Multiple Allergien, chronische Erschöpfungszustände und ADS bzw. ADHS

Erhöhter Zuck­er- und Eiweißverzehr führt gle­ichzeit­ig zu mul­ti­plen Allergien und zu chro­nis­chen Erschöp­fungszustän­den. Die Zuck­er­moleküle ver­brauchen die Magen­säure, sodass durch eine chro­nis­che Hypoazid­ität nur ein unvoll­ständi­ger Eiweißab­bau erfolgt.

Der Ver­dau­ungskanal ist. ca. 12m lang. Im Mund zer­set­zt der Spe­ichel Kohlen­hy­drate. Dann gelangt der Speise­brei über die Speis­eröhre in den Magen. Hier zer­set­zen die von den Becherzellen pro­duzierten Säuren bei einem ph-Wert von 1 bis 2 die Eiweiße. Anschließend gelangt die Nahrung durch den Magenpfört­ner in den 12-Fin­ger­darm. Hier wer­den über einen gemein­samen Aus­gang von der Leber die Gal­len­flüs­sigkeit und von der Bauch­spe­ichel­drüse die Pankre­assekrete zur Fett- bzw. Kohlen­hy­dratzer­set­zung zuge­fügt. Der ph-Wert im Dün­ndarm liegt bei 7 bis 8.

Das im Magen nur unvoll­ständig zer­set­zte Eiweiß fault im Dün­ndarm vor sich hin. Die daraus resul­tieren­den Säuren und Schlack­en führen zu mas­siv­en Ablagerun­gen an den Dünn- und Dick­darmwän­den. Zusät­zlich entste­hen Blähun­gen durch Fäul­nis­gase, der Stuhl wird kle­brig und stark riechend. Daraus resul­tiert eine eingeschränk­te Resorp­tion mit Man­gel­ernährung und eine ver­min­derte Sekre­tion und Wirkung der Ver­dau­ungsen­zyme. Sekundär verur­sachen die fehlen­den Ver­dau­ungsen­zyme auch eine unvoll­ständi­ge Kohlen­hy­dratver­dau­ung mit erhöht­en Zuck­er­w­erten und eine Nei­gung zur Dar­mver­pilzung. Im unteren Dün­ndarmab­schnitt (Ileum) wird die unvoll­ständig zer­set­zte Nahrung mit ihren Tox­i­nen von den Lym­phge­fäßen aufgenom­men und in das Blut transportiert.

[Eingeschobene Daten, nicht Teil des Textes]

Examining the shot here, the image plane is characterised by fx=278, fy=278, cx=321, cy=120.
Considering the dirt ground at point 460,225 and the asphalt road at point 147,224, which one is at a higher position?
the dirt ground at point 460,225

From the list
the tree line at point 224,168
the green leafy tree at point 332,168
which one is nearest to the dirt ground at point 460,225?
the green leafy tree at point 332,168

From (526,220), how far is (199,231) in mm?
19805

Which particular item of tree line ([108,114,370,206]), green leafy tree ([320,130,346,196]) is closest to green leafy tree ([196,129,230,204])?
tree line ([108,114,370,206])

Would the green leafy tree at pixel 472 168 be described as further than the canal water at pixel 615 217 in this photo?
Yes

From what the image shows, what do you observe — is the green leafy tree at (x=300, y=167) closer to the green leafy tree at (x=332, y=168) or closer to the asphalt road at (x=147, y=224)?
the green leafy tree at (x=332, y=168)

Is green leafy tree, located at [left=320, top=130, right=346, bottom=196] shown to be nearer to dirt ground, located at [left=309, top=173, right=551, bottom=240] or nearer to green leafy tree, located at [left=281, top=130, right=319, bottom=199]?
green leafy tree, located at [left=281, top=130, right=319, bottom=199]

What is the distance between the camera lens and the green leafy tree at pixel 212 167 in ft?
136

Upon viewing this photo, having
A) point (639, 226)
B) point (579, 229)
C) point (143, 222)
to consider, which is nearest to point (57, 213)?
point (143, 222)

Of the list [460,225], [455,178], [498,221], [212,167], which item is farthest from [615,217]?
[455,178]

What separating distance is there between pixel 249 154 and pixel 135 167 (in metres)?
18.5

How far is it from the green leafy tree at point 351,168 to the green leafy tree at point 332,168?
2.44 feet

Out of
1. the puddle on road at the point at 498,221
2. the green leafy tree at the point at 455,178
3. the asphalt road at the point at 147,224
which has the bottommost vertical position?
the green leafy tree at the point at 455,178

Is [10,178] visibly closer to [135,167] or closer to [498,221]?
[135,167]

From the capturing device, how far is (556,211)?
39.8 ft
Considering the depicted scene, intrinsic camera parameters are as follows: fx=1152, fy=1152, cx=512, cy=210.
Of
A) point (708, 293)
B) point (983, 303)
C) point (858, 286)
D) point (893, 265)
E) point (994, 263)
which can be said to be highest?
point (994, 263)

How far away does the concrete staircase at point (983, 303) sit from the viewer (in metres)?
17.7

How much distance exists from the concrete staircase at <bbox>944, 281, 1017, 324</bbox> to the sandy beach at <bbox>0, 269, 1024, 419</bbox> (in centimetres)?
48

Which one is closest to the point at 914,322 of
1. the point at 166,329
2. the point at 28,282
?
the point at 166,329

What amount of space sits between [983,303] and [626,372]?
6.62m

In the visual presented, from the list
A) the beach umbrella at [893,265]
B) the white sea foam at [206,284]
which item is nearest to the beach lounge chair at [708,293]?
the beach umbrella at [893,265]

Die obi­gen Vorgänge führen, da der Dün­ndarm ca. 200 m² Ober­fläche besitzt und 70% der kör­pereige­nen Abwehr stellt, zu mas­siv­en Allergien. Die Allergien ver­brauchen humorale und zel­luläre Antikör­p­er mit resul­tieren­der Abwehrschwäche und chro­nis­ch­er Erschöp­fung. Bei den Patien­ten kommt es gehäuft zu Nebel im Kopf und zu Ner­ven­erkrankun­gen wie ADS, ADHS, Paräs­the­sien und zu ein­er Anfäl­ligkeit für ner­vale Infek­tio­nen wie Her­pes Zoster und Borreliose.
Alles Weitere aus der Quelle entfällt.